Wednesday, February 10, 2010

Night Light

On my second visit to Guatemala in October, 1999 we went to a place on the edge of Rio Dulce called Hacienda Tijax. In truth, most of the place was built over the river like a floating hotel. I’m not sure what “hacienda” means in Spanish; it was mostly a collection of small huts built on stilts that kept your small building about six inches out of the water. Going to the bathroom in the middle of the night involved walking across a boardwalk without a hand rail and only a few centimeters of air between the boardwalk and the water. And God only knew what was in the water. That was the night I discovered that I tend to stagger at 2 a.m. walking to the john in the dark. The place was also at the edge of such a thick stand of trees that the word “jungle” would be justified.

That night, before my staggering trip to the bathroom, we were on our way to bed when one of our group came up breathless and called us to drop everything and come see what he had found. He took us to the edge of the trees and merely pointed up at the sky. And we all gasped in amazement.
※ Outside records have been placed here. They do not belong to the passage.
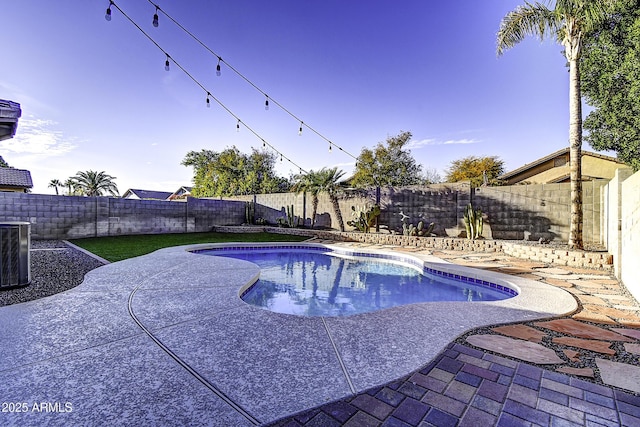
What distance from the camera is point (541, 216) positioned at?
32.3 feet

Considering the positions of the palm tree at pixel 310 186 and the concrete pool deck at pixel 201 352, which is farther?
the palm tree at pixel 310 186

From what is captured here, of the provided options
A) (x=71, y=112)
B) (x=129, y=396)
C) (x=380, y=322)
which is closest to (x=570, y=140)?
(x=380, y=322)

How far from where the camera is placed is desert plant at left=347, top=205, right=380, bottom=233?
13008mm

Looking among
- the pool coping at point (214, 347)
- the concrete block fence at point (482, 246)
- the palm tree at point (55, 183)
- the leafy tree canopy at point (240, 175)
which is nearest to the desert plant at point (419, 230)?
the concrete block fence at point (482, 246)

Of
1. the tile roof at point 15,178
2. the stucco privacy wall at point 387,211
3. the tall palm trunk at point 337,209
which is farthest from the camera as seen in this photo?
the tile roof at point 15,178

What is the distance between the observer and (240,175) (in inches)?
1230

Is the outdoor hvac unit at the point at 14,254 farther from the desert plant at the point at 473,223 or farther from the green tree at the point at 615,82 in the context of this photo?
the green tree at the point at 615,82

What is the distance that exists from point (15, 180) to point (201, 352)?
29.8 meters

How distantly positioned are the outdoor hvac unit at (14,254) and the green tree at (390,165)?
2128cm

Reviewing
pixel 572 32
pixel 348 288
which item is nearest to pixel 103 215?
pixel 348 288

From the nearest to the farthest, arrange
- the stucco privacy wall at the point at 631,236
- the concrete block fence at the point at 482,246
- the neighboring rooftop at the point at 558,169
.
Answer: the stucco privacy wall at the point at 631,236 → the concrete block fence at the point at 482,246 → the neighboring rooftop at the point at 558,169

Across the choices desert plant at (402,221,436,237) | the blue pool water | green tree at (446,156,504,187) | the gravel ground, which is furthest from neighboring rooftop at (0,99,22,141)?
green tree at (446,156,504,187)

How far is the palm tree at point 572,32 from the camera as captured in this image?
6.89 meters

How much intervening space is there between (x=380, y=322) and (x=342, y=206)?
11527mm
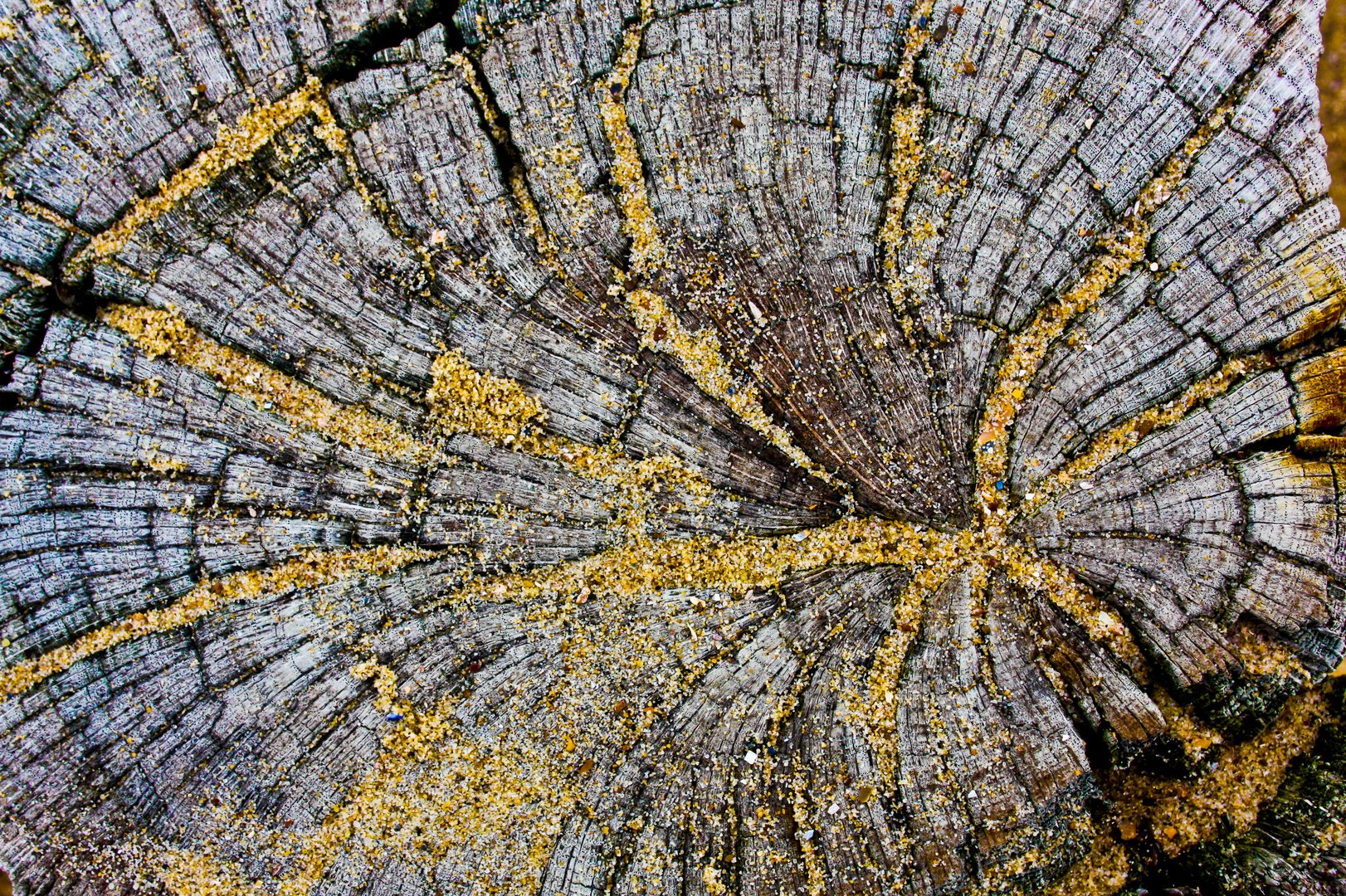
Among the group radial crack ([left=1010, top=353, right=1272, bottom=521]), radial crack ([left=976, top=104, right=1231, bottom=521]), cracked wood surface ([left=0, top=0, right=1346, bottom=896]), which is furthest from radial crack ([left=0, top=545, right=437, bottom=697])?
radial crack ([left=1010, top=353, right=1272, bottom=521])

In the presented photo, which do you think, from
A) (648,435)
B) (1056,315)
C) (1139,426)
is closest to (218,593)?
(648,435)

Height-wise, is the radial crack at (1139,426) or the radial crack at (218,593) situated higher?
the radial crack at (1139,426)

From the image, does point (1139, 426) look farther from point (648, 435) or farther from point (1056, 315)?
point (648, 435)

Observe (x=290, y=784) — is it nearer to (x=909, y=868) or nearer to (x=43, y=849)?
(x=43, y=849)

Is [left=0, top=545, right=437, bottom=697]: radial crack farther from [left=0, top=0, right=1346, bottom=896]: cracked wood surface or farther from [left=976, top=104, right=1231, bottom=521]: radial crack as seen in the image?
[left=976, top=104, right=1231, bottom=521]: radial crack

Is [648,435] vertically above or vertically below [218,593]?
above

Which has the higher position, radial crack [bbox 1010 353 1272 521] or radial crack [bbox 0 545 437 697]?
radial crack [bbox 1010 353 1272 521]

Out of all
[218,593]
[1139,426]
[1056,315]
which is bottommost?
[218,593]

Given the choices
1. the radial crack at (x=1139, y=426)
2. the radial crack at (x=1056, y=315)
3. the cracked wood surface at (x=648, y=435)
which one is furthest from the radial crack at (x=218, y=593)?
the radial crack at (x=1139, y=426)

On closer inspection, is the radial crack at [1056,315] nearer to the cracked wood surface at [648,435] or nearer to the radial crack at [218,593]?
the cracked wood surface at [648,435]
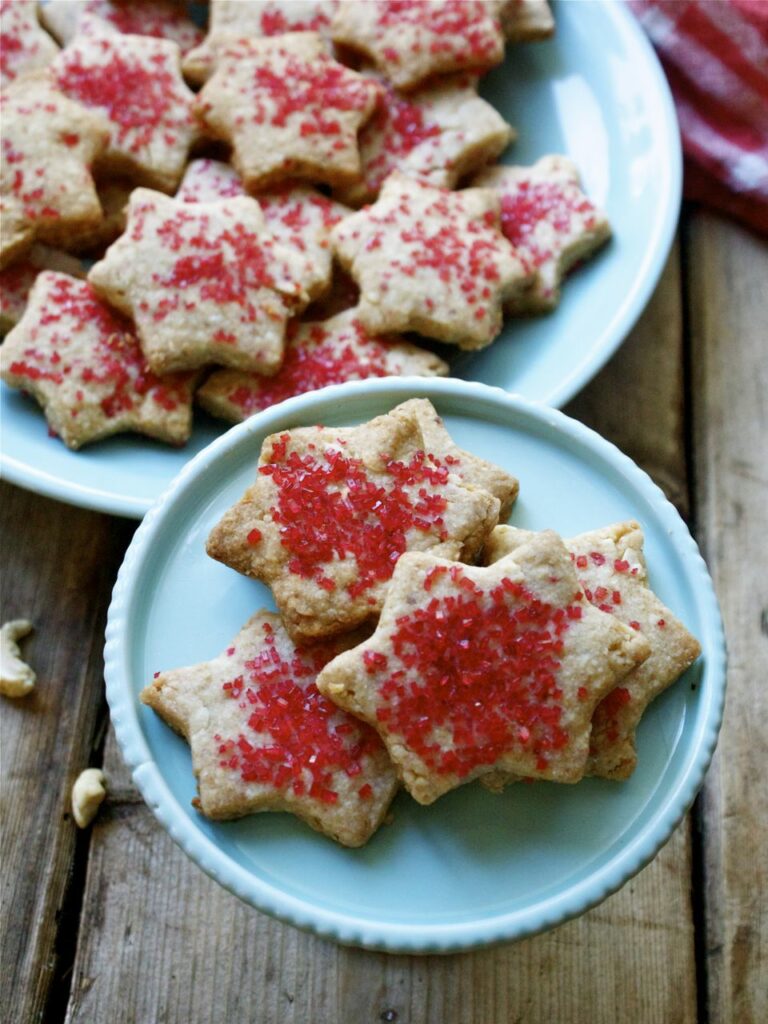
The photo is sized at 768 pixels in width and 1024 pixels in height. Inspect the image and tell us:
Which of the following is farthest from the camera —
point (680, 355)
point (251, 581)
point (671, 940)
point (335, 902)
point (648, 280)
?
point (680, 355)

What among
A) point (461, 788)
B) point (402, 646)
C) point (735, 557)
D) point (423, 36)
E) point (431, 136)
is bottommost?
point (735, 557)

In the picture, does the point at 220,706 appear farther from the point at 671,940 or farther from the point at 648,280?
the point at 648,280

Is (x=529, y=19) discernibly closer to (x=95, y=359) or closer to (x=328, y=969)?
(x=95, y=359)

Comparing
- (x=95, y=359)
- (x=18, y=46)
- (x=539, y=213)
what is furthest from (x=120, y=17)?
(x=539, y=213)

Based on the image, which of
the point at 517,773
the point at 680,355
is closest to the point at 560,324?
the point at 680,355

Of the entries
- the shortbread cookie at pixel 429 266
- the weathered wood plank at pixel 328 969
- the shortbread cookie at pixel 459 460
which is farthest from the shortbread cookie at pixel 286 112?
the weathered wood plank at pixel 328 969

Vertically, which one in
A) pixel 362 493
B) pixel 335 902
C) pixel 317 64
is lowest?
pixel 335 902
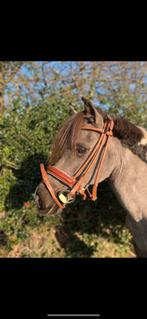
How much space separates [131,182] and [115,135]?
1.81ft

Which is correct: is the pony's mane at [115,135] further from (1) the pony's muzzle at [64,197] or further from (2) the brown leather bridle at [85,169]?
(1) the pony's muzzle at [64,197]

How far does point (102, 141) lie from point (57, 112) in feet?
7.80

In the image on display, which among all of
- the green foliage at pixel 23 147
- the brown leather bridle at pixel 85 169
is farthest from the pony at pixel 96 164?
the green foliage at pixel 23 147

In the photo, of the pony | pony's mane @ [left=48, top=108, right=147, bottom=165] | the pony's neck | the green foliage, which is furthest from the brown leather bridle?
the green foliage

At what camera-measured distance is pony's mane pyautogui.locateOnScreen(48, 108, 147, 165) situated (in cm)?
341

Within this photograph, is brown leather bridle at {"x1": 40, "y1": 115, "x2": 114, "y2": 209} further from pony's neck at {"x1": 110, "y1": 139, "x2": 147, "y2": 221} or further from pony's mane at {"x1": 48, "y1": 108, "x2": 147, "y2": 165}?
pony's neck at {"x1": 110, "y1": 139, "x2": 147, "y2": 221}

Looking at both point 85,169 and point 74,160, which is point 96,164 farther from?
point 74,160

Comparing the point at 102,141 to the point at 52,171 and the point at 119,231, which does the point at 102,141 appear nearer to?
the point at 52,171

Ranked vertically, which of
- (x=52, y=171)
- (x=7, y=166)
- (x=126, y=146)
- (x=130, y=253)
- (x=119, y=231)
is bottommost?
(x=130, y=253)

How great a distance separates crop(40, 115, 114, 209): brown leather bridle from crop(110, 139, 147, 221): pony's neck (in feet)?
0.75

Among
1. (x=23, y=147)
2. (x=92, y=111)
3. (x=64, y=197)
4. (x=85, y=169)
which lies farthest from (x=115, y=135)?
(x=23, y=147)

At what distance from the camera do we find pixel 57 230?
6203mm
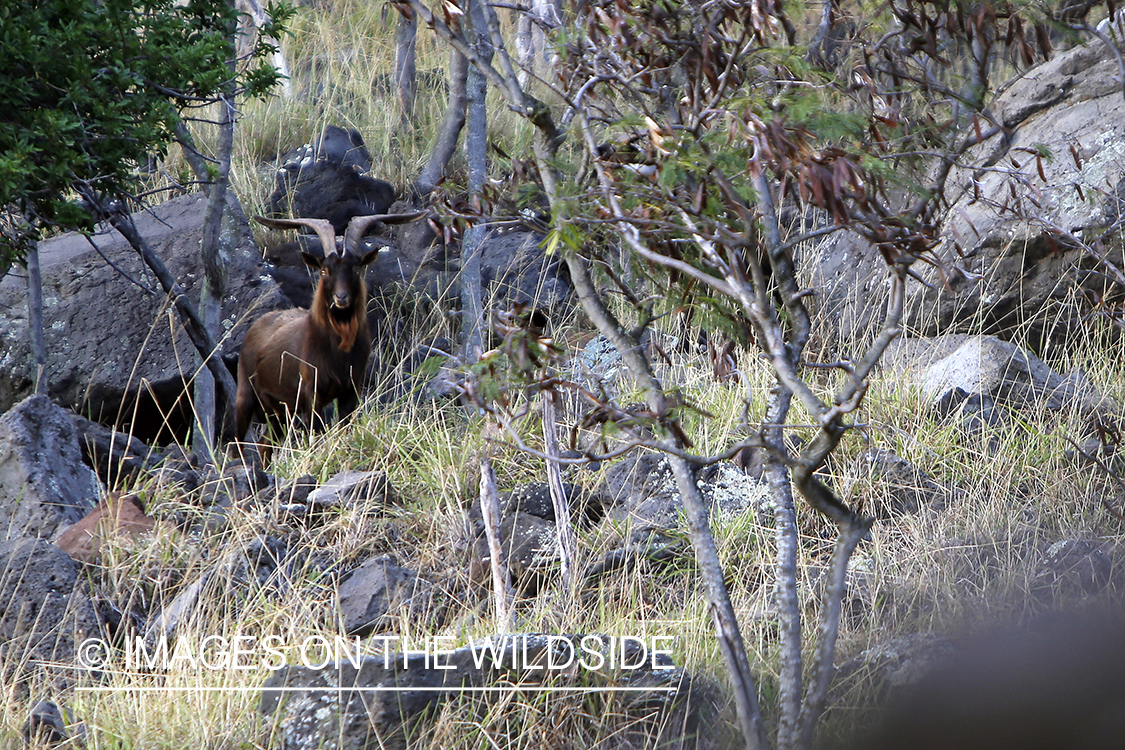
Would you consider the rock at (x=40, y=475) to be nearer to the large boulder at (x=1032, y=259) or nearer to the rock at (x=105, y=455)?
the rock at (x=105, y=455)

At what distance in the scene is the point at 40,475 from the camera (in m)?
4.94

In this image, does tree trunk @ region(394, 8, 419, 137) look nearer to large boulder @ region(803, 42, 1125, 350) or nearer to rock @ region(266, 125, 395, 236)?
rock @ region(266, 125, 395, 236)

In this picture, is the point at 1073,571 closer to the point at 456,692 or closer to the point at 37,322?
the point at 456,692

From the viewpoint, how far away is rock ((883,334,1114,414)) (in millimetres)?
5801

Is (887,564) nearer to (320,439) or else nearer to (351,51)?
(320,439)

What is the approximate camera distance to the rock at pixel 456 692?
10.2 ft

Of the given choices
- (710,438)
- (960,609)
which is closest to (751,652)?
(960,609)

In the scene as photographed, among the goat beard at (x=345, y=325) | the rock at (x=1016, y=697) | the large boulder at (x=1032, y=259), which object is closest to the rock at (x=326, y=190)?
the goat beard at (x=345, y=325)

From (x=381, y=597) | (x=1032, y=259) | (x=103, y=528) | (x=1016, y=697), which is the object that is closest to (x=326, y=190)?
(x=103, y=528)

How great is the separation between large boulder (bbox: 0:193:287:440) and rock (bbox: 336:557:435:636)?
9.58 feet

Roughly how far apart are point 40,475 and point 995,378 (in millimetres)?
5225

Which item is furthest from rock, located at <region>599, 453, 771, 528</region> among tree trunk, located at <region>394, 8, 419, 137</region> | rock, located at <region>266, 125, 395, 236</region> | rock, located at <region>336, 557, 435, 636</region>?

Never have I seen stars like that. We were so far out from any city's artificial light that the cloudless night sky allowed the stars to shine as they never manage to do in places where earth-light clutters the sky. Some people call it light pollution. But that night at the edge of the jungle we could see stars like I had never seen them in my life. Forget picking out constellations like the Big Dipper or Orion's belt. There were so many stars visible that they crowded into more of a smudge in the sky. It was as though we could see every single star God ever made. It was probably one of the most spiritual moments of my life. We were all struck speechless. There was nothing to be said because it was such an indescribable moment. We went off to bed in silence.

There was a video sent around facebook and YouTube last week about the Hubble telescope. They keep going deeper and deeper into the sky and discovering endless sections of the universe. Indeed, they keep finding other whole universes. One universe would be enough to boggle my own mind but apparently there are even more than I can fathom.

As smart as humans keep getting, each time we cross a threshold of new discoveries God presents still more unknown territory. And it only gets more impressive at how big God is. The song comes to mind:
Our God is an awesome God
He reigns from heaven above
With wisdom, power and love
Our God is an awesome God
When we built a third bedroom onto the end of our cabin in the woods I asked for the two corner walls to be mostly windows. Beaven thought I was crazy. He even wondered what would hold the house up but I got my windows.

On a cloudless night with a full moon the light illuminates the bedroom and I can see moon shadows outside the windows. The moonlight is so bright that it strikes the trees and leaves a shadow of the tree on the ground.

Sometimes it’s bright enough that I’m reminded of the night before my brother died. I was taking my turn on the night shift. Between administering doses of morphine I had nothing to do but walk around outside looking up at the sky and asking a lot of angry questions. My brother lived in the country like we do now and there was a full moon that night. Eventually the anger subsided and I started noticing how bright the moonlight was. I decided to get a newspaper to test it. So I sat myself down in a lawn chair and was able to read a newspaper by the light of the moon. Even while I was wondering where God was, God was sending me enough light to read a newspaper by.

I really feel sorry for people who live in cities when the moon and stars are in their glory. It must be hard to never fully see the sky the way God arranged it for us. Maybe city-dwellers don’t know what they’re missing but I do and that makes it even more pitiful.

The more humanity develops our planet and yields to the temptation to make life just a bit easier with artificial lighting, we are at the same time putting a distance between ourselves and our Creator.

That’s the last thing on earth we should be doing to ourselves. The more complicated our world becomes the greater our need to experience the majesty of an awesome God who loves us.

We have a New Moon coming up on the 14th. While it may not sound romantic to celebrate Valentines Day on a night without a moon it's your best chance to see the stars. Then on February 28th we'll have a full moon and you can look for moon shadows. Check out what you can see with the Hubble telescope. At the very least, get your butt outside and look up. Even without stars or moon it's still a big sky and nobody really knows where it ends.


Anonymous said...

god of wonders beyond our galaxy, you are holy...i saw those stars once when i was a kid near the Big Thicket. I felt like i was in a star studded dome. thanks for the reminder

Anonymous said...

Big Bend is a place of incredible stars!